Todo tipo de pessoas estranhas foram para a caverna do velho homem, e seu companheiro ficou tão embaraçado pelo tipo de pessoas que ele tinha trazido: Um é criminoso, a esposa de outro havia falecido, é por isso que ele pensa, "Assim é melhor... oq ue mais farei agora?" Alguém tinha ido a falência e estava pensando em cometer suicídio, mas agora pensava que isso era melhor que o suicídio.
Alguns tinham vindo por curiosidade; eles não tinham nenhum outro trabalho. Eles estavam tocando jazz e pensaram: "Podemos tocar jazz amanhã, mas hoje não há nenhum problema, nós vamos lá ver o que é essa iniciação. De qualquer maneira, esse homem vai morrer ao entardecer e assim estaremos livres para permanecermos discípulos ou não. Podemos tocar jazz amanhã - não há nenhum problema".

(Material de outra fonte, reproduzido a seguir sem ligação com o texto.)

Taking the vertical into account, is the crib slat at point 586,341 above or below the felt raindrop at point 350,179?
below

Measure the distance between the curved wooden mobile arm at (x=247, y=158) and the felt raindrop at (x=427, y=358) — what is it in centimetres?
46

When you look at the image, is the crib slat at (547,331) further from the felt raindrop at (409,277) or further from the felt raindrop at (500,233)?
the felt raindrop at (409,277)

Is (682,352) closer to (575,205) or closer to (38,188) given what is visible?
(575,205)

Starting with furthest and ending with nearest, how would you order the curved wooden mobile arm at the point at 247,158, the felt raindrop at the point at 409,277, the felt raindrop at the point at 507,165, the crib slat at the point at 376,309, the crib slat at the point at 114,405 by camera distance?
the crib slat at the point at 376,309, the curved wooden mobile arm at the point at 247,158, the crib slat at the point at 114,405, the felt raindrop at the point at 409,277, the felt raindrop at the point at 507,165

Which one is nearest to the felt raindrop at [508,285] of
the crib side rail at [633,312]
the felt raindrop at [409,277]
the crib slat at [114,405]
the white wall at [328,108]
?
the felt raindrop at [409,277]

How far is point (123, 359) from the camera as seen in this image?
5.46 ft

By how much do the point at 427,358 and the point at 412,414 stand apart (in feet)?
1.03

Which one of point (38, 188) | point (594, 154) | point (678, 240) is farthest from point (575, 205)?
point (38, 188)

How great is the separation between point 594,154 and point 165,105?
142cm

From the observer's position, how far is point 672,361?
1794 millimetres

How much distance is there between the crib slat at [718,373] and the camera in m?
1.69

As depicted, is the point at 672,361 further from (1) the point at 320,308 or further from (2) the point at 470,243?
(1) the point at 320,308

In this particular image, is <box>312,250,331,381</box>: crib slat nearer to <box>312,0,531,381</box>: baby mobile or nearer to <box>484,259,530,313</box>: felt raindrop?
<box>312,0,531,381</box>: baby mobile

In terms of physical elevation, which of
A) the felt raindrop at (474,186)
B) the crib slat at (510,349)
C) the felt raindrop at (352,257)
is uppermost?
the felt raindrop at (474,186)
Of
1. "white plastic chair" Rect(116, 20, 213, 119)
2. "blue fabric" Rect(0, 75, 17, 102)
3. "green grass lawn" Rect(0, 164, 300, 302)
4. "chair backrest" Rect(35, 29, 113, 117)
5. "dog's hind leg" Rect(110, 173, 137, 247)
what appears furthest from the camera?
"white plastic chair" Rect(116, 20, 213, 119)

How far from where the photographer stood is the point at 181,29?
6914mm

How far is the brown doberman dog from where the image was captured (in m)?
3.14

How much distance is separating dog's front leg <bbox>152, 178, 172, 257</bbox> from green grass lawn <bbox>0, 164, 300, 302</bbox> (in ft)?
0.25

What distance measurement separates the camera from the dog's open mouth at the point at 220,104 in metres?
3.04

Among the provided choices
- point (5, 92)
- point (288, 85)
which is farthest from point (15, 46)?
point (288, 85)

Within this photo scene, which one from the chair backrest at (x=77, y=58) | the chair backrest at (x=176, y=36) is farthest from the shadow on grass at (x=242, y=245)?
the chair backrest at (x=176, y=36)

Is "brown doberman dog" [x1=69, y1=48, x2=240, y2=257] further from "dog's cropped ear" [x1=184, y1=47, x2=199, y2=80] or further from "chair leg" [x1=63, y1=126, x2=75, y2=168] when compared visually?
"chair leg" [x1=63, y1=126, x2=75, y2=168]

O companheiro do velho homem estava se sentindo muito embaraçado. "Como irei apresentar essa gente estranha quando esse velho homem recusou reis, santos, sábios, que tinham vindo com profunda seriedade para ser iniciados? E agora ele vai iniciar esse bando!" Ele estava até mesmo envergonhado, mas ele entrou e perguntou: "Devo chamar as pessoas? Onze deles estão aí".
O velho homem disse: "Chame-os rápido, porque já entardeceu. Você demorou muito tempo e só pôde trazer onze pessoas?"
Seu companheiro disse: "O que posso fazer? É um dia de trabalho; não é um feriado. Só consegui esses. Todos são absolutamente inúteis; mesmo eu não poderia iniciá-los. Não apenas que eles não sejam dignos - eles são absolutamente indignos. Porém você insistiu em trazer alguém; só ninguém mais estava disponível".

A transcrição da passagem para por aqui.